Increasing service life at bridge ends of moveable abutment bridges
Is Version Of
Integral and semi-integral abutment bridges have become increasingly popular in Iowa and across the country because they eliminate joints at the bridge ends. Expansion joints in bridge decks allow water to seep in and corrode bearings along with other structural elements in conventional bridge construction. An integral abutment connects the bridge deck and girders with the substructure in one piece to reduce maintenance and increase service life. The abutment moves with the rest of the bridge, and this movement introduces new issues with water drainage, soil settlement, soil erosion, and concrete cracking. The objective of this research was to evaluate improved bridge end details to increase service life and investigate limitations placed on the use of semi-integral abutment bridges. Research methods include a literature review, visual inspections, field monitoring, and finite element simulations.
An extensive literature review presents relevant research to improving performance of bridge ends. Abutments, approach slab, geotechnical aspects, drainage, and expansion joints are evaluated in detail. Innovative bridge abutments allow for elimination of conventional bearings and attempt to reduce issues associated with integral construction.
Semi-integral bridges and those with approach slabs attached to the abutment were inspected across the state of Iowa to assess performance of current design methods. Tied joint condition performance was unsatisfactory with measured openings much larger than initial construction. Joints between wingwalls and approach slabs were also in poor condition.
Two bridges were outfitted with a multitude of sensors including strain gauges and displacement transducers to measure concrete expansion and bridge displacement. A 184.5-foot 45-degree skew semi-integral abutment provided abutment displacements and earth pressures behind the abutments. A 375-foot integral abutment bridge with 15-degree skew was also monitored for joint movements and strain in the approach slabs.

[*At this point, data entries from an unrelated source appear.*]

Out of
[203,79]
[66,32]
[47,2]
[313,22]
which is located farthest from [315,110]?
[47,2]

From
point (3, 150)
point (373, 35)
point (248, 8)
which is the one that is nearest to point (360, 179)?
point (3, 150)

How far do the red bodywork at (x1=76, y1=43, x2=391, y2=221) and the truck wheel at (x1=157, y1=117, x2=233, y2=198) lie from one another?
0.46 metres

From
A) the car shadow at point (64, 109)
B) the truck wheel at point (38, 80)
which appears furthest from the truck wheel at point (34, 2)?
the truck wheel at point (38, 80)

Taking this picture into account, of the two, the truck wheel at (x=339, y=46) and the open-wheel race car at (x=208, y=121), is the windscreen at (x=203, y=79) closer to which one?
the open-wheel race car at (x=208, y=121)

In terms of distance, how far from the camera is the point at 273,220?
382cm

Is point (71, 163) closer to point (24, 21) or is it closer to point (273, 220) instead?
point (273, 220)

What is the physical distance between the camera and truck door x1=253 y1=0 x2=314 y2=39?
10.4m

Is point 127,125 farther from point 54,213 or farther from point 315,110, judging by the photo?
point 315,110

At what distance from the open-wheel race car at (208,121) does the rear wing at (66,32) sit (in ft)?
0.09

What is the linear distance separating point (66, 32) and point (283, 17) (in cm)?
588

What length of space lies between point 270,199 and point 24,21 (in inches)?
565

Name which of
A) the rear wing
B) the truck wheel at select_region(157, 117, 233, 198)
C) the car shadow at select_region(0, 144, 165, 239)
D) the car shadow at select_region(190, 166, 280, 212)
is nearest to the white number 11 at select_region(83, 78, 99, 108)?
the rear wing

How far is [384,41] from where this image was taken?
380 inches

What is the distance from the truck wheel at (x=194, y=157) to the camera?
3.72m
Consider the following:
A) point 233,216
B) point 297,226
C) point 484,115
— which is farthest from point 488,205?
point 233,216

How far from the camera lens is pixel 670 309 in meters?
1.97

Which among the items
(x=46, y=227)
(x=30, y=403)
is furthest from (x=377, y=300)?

Finite element models were created to investigate the sliding of approach slabs on the soil below. Simulated bridge expansion provides insight into approach slab behavior and tie bar stresses due to friction. Parametric studies were completed on various approach slab properties including friction with soil, soil stiffness, tie bar style, and bridge skew. The outcome of this study includes recommendations for improving bridge end drainage and provides insight into skewed approach slab behavior.